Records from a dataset
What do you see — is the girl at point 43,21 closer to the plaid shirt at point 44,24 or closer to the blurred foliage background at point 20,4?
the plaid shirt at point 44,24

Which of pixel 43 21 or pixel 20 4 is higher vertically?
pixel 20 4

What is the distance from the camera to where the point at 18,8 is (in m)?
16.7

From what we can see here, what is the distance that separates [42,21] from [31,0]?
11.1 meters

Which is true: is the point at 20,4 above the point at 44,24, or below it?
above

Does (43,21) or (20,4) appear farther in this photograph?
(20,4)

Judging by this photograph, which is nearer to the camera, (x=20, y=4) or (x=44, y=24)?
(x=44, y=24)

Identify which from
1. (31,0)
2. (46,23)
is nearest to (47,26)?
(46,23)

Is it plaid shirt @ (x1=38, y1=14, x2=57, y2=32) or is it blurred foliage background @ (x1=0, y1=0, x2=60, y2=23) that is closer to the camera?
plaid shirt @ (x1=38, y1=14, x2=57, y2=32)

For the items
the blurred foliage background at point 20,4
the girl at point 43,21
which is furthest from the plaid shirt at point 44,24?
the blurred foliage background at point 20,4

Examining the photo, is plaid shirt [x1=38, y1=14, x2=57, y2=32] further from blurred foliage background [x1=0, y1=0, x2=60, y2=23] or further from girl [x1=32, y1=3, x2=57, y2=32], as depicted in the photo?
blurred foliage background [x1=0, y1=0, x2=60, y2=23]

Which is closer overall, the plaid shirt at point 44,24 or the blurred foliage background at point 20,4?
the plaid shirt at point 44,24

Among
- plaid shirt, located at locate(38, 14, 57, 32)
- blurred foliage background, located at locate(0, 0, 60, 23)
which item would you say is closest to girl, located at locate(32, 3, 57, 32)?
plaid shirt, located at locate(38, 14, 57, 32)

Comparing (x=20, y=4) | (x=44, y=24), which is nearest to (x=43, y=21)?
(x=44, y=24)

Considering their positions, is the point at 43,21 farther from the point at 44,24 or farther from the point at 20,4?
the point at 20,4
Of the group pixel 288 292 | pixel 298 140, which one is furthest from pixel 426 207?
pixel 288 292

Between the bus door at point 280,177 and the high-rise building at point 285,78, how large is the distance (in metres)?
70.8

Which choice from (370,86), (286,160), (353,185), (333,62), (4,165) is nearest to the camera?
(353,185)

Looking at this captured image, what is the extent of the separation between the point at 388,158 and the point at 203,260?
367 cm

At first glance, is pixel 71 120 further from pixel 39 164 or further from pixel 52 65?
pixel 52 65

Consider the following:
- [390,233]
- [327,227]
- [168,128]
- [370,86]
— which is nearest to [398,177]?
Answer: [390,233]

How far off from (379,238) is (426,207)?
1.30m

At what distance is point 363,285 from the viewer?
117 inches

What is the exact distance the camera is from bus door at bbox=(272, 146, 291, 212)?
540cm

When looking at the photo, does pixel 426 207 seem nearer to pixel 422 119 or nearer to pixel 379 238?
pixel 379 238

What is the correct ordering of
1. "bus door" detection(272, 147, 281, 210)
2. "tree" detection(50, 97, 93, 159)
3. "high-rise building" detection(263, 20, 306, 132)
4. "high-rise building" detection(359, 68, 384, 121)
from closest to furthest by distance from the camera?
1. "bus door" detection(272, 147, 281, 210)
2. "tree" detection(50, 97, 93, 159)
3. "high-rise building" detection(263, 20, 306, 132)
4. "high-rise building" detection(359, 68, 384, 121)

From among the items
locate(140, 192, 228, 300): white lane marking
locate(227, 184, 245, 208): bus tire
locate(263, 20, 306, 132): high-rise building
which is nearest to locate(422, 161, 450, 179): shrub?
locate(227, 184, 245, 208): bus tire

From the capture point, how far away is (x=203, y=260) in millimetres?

> GOAL:
Copy the material starting with the line containing "Looking at this" and going on through the line containing "Answer: [390,233]", replacing "separation" with "distance" and leaving everything else as it is.

> RESULT FOR THIS TASK:
Looking at this captured image, what is the extent of the distance between the point at 388,158 and the point at 203,260?
367 cm

At first glance, is pixel 71 120 further from pixel 39 164 or further from pixel 52 65?
pixel 52 65

Consider the following:
- [390,233]
- [327,227]
- [168,128]
- [370,86]
— which is nearest to [398,177]?
Answer: [390,233]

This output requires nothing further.